Tidal expiratory flow limitation (tidal-EFL) is not completely avoidable by applying positive end-expiratory pressure and may cause respiratory and hemodynamic complications in ventilated patients with lungs prone to collapse. During spontaneous breathing, expiratory diaphragmatic contraction counteracts tidal-EFL. We hypothesized that during both spontaneous breathing and controlled mechanical ventilation, external expiratory resistances reduce tidal-EFL.
To assess whether external expiratory resistances 1. Affect expiratory diaphragmatic contraction during spontaneous breathing; 2. Reduce expiratory flow and make lung compartments more homogeneous with more similar expiratory time constants; 3. Reduce tidal atelectasis, preventing hyperinflation.
Three positive end-expiratory pressure levels and four external expiratory resistances were tested in 10 pigs after lung lavage. We analyzed expiratory diaphragmatic electric activity and respiratory mechanics. Based on computed tomography scans, four lung compartments – not (atelectasis), poorly, normally and hyper inflated – were defined.

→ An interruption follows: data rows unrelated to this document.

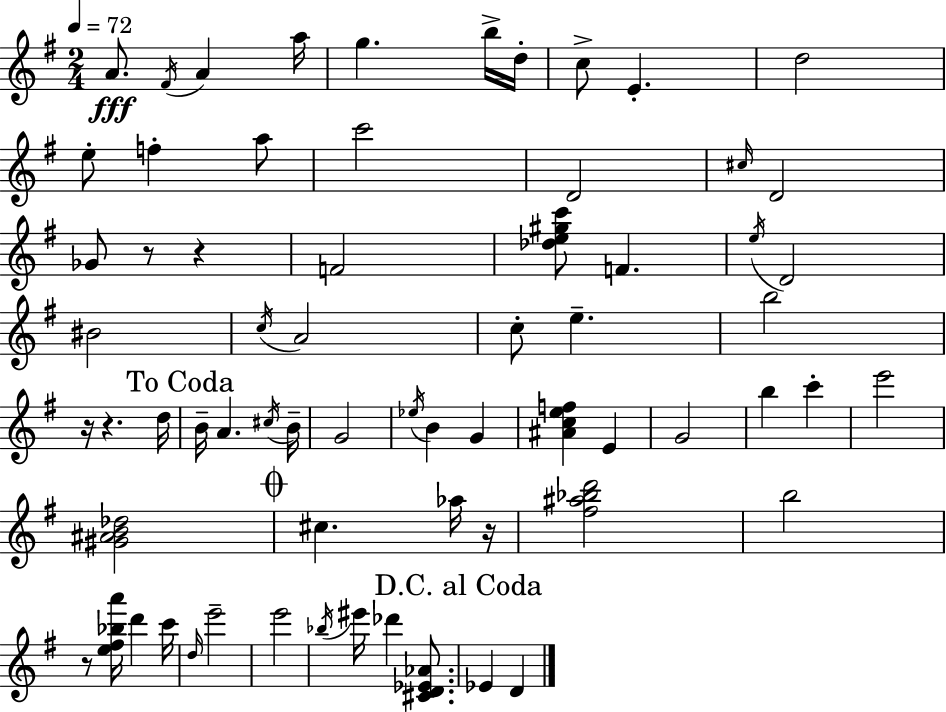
{
  \clef treble
  \numericTimeSignature
  \time 2/4
  \key g \major
  \tempo 4 = 72
  \repeat volta 2 { a'8.\fff \acciaccatura { fis'16 } a'4 | a''16 g''4. b''16-> | d''16-. c''8-> e'4.-. | d''2 | \break e''8-. f''4-. a''8 | c'''2 | d'2 | \grace { cis''16 } d'2 | \break ges'8 r8 r4 | f'2 | <des'' e'' gis'' c'''>8 f'4. | \acciaccatura { e''16 } d'2 | \break bis'2 | \acciaccatura { c''16 } a'2 | c''8-. e''4.-- | b''2 | \break r16 r4. | d''16 \mark "To Coda" b'16-- a'4. | \acciaccatura { cis''16 } b'16-- g'2 | \acciaccatura { ees''16 } b'4 | \break g'4 <ais' c'' e'' f''>4 | e'4 g'2 | b''4 | c'''4-. e'''2 | \break <gis' ais' b' des''>2 | \mark \markup { \musicglyph "scripts.coda" } cis''4. | aes''16 r16 <fis'' ais'' bes'' d'''>2 | b''2 | \break r8 | <e'' fis'' bes'' a'''>16 d'''4 c'''16 \grace { d''16 } e'''2-- | e'''2 | \acciaccatura { bes''16 } | \break eis'''16 des'''4 <cis' d' ees' aes'>8. | \mark "D.C. al Coda" ees'4 d'4 | } \bar "|."
}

Consequently to additional external expiratory resistances, and mainly in lungs prone to collapse (at low positive end-expiratory pressure), 1. The expiratory transdiaphragmatic pressure decreased during spontaneous breathing by more than 10%; 2. Expiratory flow was reduced and the expiratory time constants became more homogeneous. 3. The amount of atelectasis at end-expiration decreased from 24% to 16% during spontaneous breathing and from 32% to 18% during controlled mechanical ventilation, without increasing hyperinflation.
The expiratory modulation induced by external expiratory resistances preserves the positive effects of the expiratory brake while minimizing expiratory diaphragmatic contraction. External expiratory resistances optimize lung mechanics and limit tidal-EFL and tidal atelectasis, without increasing hyperinflation.